RuntimeError: cuda runtime error (999) : unknown error at /pytorch/aten/src/THC/THCGeneral.cpp:47
Whenever I'm running PyTorch with enabled CUDA and laptop decides to turn off/put to sleep the GPU, executed script will fail with some CUDA allocation error. Not cool, laptop, super not cool. Restarting the script, or starting any other program that uses CUDA, might not be possible since the memory wasn't properly released. When trying to run PyTorch you might see the same error as in the title, i.e.
RuntimeError: cuda runtime error (999) : unknown error at /pytorch/aten/src/THC/THCGeneral.cpp:47
Now what? Well, the turn-it-off-and-on™ will work but you don't have to do all of that. Making sure that the process is properly killed (ha!) and Nvidia's universal virtual memory (uvm) is clean is enough. The quickest way is to try remove and add nvidia-uvm
module with
$ sudo modprob -r nvidia-uvm # same as sudo rmmod nvidia-uvm
$ sudo modprob nvidia-uvm
Chances are that was enough and you're good to go. (Note that hyphen "-
" is treated equally as the underscore "_
" so you might see either version on the internet.)
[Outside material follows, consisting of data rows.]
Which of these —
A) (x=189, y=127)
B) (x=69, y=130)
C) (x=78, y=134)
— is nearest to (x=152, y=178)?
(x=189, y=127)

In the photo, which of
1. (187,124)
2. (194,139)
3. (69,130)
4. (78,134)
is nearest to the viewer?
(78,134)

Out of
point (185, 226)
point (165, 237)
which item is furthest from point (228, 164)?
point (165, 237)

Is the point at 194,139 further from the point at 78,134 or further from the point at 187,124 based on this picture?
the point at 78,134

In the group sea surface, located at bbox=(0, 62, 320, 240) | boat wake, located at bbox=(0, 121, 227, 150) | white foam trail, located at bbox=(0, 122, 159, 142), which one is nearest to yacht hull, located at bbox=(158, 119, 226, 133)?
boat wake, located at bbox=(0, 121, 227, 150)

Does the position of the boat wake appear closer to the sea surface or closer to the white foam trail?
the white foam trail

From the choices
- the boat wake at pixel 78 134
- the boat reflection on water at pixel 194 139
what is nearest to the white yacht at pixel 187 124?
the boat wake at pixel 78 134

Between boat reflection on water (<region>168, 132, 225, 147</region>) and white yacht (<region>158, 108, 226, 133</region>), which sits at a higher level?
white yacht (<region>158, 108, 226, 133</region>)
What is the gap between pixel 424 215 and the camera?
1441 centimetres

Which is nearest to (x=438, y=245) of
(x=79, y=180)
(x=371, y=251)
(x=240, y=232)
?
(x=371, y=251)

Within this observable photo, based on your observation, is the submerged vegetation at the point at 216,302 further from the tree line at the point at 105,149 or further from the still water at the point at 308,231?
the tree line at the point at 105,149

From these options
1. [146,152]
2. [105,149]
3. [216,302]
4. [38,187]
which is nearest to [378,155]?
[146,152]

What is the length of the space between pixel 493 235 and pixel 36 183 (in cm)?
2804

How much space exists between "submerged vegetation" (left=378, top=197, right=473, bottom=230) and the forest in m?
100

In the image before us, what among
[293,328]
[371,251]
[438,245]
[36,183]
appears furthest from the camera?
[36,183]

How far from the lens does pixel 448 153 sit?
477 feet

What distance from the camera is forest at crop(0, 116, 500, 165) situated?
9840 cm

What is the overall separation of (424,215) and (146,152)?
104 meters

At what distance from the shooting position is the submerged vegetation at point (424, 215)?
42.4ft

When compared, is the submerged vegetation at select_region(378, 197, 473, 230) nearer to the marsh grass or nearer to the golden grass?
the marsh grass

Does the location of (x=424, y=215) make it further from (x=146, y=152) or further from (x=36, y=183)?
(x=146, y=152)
However, if the remove command above fails with something like "Module nvidia-uvm is in use" then it means that the dead process is alive (double ha!). You will find lsmod
and lsof
helpful in finding out which modules and processes use nvidia-uvm
.
Firstly, try with lsmod
by running something like (Note that dot is a wildcard so that it matches
$ lsmod | grep nvidia.uvm
Note that dot "."
is a wildcard so that it matches both "-
" and "_
". If
kretyn@junk:~$ lsmod | grep nvidia.uvm nvidia_uvm 966656 2 nvidia 20680704 1206 nvidia_uvm,nvidia_modeset
Columns are "Module", "Size", and "Used by". The number 2 means that there are two modules that use nvidia_uvm
although their names aren't tracked. My observation is that each PyTorch that uses CUDA. To check which modules/processes exactly use the nvidia_uvm you might want to use lsof
with something like
$ lsof | grep nvidia.uvm
Note that this might take a while. For me it starts with some docker
warnings and then, after ~10 seconds, returns lines with /dev/nvidia-uvm
. The second column is what you're interested as it's the PID. Take a note of it and check with ps aux
whether that's the process you want to kill, e.g. if PID is 115034 then that's
$ ps aux | grep 115034 # "115034" is PID and replace with what you want
If that's proven to be the old, undead then just kill it with kill -9 <PID>
and try again with restarting modprod -r nvidia-uvm
.
That's a bit of work when describing but it's actually quite quick.